Поэтому в Англии меня всегда называли Эдвардом, и, пока я рос, эти два имени символизировали мой внутренний конфликт, попытку решить, кто же я. Ребенком я считал себя ирландцем. Если ты родился и вырос в каком-то месте, трудно понять, когда твои товарищи – и даже твои родители – говорят, что ты не здешний. Англия казалась очень странной; я, как и все дети, хотел быть таким же, как и те, кто меня окружает, если это возможно. Но мои английские кузены называли меня ирландцем, и в мрачные моменты моего детства я в отчаянии думал, что меня ни та ни другая страна не примет как своего, что я ни одно место не смогу назвать своим домом.
Но, став мужчиной, я чувствовал себя в равной мере дома в обеих странах и даже в наиболее самонадеянные периоды жизни воображал, что в моей власти решать, где находятся мои корни. Но, завершив образование и заразившись цинизмом, я ясно увидел, что не получу никаких преимуществ, если буду говорить, что принадлежу к одной из самых отсталых стран Европы, тогда как могу принадлежать к самой могущественной стране мира. Потому я некоторое время пренебрегал Ирландией и делал вид, что не вижу никаких оснований снова жить там.
Но Ирландия притягивала меня. Мой отец умер, и я поехал домой в Кашельмару, бесподобную Кашельмару, и, когда я спускался с гор к Клонарину, на меня нахлынули все воспоминания детства.
И тогда я понял, где мои корни.
Кашельмара. Уже не каменная башня у моря, а белый дом, построенный Джеймсом Уайеттом, несомненно самым выдающимся из всех ушедших архитекторов восемнадцатого века, который взял гений Роберта Адама и обогатил его классической простотой и изяществом. Дом был величественный, но не претенциозный. К простой двери по центру южной стены дома вела лестница в восемь ступеней. На одном уровне с дверью влево и вправо уходили по четыре окна. Над ними на втором этаже располагались симметричные окна, места которых были выбраны с такой же геометрической точностью, все украшены только простыми бордюрами, длинными, тонкими и изящными. Подвальные окна, наполовину выступающие над уровнем земли, а высоко наверху чердачные окна точно повторяли тот же рисунок. Цоколь, строгий и классический, гармонировал с дверью и колоннами крыльца. Никаких вульгарных изысков – ни каннелюр, ни искривлений, ни аляповатости кладки, а потому ничто не отвлекало взгляда от этих ровных, чистых линий, выстроенных с непревзойденным вкусом и мастерством.
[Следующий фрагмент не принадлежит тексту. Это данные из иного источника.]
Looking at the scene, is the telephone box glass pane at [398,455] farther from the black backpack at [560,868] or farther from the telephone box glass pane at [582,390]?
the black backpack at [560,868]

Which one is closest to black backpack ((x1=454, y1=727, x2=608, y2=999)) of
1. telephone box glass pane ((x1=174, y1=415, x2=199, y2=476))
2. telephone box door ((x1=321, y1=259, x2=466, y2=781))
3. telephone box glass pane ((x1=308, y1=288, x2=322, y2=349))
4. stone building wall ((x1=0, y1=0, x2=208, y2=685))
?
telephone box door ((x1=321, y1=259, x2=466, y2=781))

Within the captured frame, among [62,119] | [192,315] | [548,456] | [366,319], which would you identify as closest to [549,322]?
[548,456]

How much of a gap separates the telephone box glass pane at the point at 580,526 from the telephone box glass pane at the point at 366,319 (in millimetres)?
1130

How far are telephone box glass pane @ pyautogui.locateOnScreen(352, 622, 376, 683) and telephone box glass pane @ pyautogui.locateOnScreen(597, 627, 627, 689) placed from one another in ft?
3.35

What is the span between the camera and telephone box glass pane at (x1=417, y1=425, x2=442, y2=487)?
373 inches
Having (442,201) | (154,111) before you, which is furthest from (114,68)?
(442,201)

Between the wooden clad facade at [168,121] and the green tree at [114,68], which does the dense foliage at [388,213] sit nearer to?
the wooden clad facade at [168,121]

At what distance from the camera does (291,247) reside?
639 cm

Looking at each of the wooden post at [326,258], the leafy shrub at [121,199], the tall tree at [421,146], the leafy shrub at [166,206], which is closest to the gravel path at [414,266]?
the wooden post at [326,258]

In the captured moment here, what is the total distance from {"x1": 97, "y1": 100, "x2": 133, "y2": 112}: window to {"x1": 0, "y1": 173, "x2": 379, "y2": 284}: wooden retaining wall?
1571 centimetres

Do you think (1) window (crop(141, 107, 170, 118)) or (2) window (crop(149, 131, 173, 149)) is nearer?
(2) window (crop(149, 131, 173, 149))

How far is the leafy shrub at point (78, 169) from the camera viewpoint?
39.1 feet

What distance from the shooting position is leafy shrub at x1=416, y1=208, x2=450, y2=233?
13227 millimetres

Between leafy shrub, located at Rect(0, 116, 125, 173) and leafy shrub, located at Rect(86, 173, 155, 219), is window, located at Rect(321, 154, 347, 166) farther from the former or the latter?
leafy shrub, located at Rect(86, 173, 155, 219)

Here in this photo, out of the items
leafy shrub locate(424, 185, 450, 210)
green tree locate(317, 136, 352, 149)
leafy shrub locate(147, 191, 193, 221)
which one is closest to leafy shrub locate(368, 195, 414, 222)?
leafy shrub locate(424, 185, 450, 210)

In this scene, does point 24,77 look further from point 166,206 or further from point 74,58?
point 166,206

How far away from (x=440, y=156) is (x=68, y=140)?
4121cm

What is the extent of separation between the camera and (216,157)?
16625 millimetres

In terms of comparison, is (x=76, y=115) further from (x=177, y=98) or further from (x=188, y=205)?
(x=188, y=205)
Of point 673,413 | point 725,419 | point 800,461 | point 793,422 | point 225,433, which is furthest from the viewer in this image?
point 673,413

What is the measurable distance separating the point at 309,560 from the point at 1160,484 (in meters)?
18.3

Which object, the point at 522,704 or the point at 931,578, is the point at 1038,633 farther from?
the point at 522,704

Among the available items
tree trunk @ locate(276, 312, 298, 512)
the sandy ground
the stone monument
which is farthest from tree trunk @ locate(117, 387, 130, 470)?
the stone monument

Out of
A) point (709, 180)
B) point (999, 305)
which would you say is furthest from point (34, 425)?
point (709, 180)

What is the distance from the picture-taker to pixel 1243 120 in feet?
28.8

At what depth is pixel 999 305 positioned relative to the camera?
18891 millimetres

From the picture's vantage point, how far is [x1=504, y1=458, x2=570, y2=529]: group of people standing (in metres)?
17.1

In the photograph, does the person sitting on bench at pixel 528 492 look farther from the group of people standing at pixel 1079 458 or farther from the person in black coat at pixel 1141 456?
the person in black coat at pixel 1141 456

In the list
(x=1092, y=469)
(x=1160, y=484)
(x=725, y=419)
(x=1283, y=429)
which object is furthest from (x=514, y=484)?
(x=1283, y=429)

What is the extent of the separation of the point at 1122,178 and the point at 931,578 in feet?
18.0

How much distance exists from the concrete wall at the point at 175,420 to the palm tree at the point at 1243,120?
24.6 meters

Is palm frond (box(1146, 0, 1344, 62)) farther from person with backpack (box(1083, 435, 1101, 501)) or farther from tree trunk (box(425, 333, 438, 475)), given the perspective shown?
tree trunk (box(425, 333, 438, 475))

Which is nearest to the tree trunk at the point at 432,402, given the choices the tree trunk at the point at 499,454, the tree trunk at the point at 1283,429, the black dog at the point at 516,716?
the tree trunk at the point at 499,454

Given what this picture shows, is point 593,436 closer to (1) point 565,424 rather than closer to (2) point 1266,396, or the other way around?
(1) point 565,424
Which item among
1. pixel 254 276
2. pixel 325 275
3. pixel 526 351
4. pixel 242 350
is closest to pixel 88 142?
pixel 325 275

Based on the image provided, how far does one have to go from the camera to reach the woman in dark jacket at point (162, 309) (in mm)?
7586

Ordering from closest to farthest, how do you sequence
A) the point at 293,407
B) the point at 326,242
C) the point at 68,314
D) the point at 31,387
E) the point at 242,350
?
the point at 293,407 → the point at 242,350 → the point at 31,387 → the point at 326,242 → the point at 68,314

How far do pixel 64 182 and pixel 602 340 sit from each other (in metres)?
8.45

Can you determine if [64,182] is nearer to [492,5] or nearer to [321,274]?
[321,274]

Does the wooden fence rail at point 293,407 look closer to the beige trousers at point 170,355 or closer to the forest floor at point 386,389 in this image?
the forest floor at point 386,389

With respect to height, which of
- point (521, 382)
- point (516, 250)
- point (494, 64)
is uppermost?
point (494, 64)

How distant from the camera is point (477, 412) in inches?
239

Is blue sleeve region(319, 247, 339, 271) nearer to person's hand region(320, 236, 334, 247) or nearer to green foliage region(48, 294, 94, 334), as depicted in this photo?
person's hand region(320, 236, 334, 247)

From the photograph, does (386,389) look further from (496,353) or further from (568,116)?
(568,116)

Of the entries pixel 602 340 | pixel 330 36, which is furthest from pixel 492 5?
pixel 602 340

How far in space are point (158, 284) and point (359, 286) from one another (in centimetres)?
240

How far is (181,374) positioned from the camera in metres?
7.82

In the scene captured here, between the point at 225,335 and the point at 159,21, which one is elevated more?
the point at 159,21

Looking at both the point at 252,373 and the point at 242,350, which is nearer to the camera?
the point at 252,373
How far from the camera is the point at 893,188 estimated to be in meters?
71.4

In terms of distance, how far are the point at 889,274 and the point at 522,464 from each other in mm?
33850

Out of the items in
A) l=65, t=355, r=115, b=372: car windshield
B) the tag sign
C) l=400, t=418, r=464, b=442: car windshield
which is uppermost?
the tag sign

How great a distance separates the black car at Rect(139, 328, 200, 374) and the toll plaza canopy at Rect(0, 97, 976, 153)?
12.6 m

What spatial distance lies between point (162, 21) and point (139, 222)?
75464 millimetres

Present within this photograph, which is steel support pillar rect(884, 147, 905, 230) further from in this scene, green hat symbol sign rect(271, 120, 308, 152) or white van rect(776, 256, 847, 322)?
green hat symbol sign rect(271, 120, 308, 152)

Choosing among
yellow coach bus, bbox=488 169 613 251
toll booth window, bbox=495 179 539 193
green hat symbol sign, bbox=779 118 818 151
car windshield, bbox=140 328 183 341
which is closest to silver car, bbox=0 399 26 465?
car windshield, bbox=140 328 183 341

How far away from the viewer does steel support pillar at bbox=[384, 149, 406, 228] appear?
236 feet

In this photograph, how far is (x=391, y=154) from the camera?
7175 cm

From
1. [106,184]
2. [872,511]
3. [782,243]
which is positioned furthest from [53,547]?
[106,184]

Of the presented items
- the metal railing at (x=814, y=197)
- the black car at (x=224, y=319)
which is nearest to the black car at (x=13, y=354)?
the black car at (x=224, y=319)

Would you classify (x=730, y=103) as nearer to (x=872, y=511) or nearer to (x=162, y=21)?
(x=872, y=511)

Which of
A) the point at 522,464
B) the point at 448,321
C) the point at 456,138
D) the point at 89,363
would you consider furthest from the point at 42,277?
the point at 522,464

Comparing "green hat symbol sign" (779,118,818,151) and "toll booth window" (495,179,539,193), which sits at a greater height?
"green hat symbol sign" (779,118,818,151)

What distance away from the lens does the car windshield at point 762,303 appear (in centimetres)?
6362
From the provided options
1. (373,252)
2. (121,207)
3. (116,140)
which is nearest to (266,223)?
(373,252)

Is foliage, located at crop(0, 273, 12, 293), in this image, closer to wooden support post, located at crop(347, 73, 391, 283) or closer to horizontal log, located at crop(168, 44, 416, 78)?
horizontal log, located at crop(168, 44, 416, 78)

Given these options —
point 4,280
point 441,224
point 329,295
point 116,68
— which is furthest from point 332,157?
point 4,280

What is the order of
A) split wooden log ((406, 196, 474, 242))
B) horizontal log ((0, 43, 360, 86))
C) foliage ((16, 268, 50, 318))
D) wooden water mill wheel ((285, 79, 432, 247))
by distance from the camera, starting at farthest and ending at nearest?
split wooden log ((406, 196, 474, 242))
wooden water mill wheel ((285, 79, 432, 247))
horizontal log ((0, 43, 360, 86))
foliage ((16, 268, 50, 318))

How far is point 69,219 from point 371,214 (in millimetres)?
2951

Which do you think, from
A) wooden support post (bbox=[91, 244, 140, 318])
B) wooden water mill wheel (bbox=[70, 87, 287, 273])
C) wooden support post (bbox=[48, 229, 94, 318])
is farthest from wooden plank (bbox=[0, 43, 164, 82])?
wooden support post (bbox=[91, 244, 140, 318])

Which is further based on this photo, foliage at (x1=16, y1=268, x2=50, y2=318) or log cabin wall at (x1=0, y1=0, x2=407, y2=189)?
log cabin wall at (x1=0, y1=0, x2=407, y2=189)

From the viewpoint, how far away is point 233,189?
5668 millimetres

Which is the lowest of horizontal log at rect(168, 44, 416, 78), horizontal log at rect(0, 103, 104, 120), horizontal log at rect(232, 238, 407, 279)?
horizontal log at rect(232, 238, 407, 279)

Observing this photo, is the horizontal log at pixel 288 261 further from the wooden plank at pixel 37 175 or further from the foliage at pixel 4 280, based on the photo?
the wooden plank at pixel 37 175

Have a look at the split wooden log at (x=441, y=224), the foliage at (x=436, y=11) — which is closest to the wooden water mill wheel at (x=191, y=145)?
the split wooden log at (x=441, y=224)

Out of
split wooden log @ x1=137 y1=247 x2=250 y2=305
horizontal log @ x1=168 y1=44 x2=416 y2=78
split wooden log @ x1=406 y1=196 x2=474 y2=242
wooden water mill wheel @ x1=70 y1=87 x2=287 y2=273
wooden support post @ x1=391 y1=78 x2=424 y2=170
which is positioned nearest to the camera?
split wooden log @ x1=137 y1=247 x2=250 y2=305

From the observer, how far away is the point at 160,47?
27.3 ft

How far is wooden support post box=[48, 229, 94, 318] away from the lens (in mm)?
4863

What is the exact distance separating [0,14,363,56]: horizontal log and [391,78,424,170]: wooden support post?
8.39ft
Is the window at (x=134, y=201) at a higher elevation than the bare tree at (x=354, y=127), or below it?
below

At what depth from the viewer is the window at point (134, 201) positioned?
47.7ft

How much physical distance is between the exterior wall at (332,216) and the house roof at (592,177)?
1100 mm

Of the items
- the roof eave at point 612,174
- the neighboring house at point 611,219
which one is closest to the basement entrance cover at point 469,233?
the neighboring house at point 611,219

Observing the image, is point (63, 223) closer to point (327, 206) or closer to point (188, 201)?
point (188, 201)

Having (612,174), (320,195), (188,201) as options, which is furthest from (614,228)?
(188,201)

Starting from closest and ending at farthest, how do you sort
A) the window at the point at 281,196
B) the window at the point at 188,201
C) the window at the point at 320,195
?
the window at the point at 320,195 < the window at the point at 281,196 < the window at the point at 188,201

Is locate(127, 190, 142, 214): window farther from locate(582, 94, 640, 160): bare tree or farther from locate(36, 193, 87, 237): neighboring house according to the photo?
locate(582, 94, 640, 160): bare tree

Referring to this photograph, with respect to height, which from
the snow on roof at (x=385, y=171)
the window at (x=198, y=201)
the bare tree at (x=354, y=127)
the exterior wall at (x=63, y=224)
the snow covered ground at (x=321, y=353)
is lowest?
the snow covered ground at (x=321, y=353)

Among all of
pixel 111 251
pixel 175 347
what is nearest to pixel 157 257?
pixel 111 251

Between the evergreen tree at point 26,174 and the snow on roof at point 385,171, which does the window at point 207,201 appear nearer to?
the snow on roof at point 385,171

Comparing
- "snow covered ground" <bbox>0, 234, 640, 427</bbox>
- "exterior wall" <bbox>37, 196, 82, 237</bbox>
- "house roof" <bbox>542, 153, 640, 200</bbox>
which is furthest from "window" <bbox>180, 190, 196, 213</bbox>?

Бесподобная Кашельмара, несравненная Кашельмара… но ни одно прилагательное не может и близко передать покой, и наслаждение, и удовлетворение, которые переполняли меня каждый раз, когда я возвращался сюда из Англии. Недостаточно было бы объяснить это чрезвычайное ощущение радости ссылкой на одну лишь красоту дома. Да, конечно, он был великолепен, других таких домов я не видел. Но дело не только в этом. В Кашельмару мой отец вложил всю свою жизнь, в этом убежище мои родители обрели счастье, здесь я провел идиллическое детство, вдали от грязных городов и соблазнов столичной жизни. Дом воплощал собой прошлое, неосложненное прошлое, на которое смотришь издалека сквозь золотую призму ностальгии, простой сельский мир вчерашнего дня, не тронутого шумом тысяч промышленных машин, ревом мировой революции и безжалостным научным прогрессом. Я считаю себя современным человеком. Более того, меня раздражают люди, способные угнаться за временем, но после нескольких месяцев, проведенных в Лондоне с его постоянной неразберихой, я всегда нахожу утешение в покое и уединении Кашельмары.
К вечеру третьего дня после моего отъезда с Сент-Джеймс-сквер я уже был близ этого покоя и уединения. Тем утром в Голуэе я нанял экипаж, чтобы преодолеть последние сорок миль моего путешествия, и, когда кучер, а он был молод и неопытен, встревожился, узнав, что придется ехать вдоль границы Коннемары в самую глушь Джойс-кантри, мы вынуждены были остановиться и тратить время на объяснения: я втолковывал ему, что не принадлежу к тем землевладельцам, которые боятся ездить без оружия по своим собственным землям. Мои арендаторы могут тратить свое время на варварские разборки между собой, но никто не тратит время на борьбу со мной, потому что они знают: если им потребуется подать жалобу, я их выслушаю, если они ищут справедливости, то без проволочек найдут ее у меня. Я никогда не сочувствовал землевладельцам, которые относятся к своим арендаторам как к животным, а потом недоуменно стонут, когда те начинают видеть в них воплощение дьявола.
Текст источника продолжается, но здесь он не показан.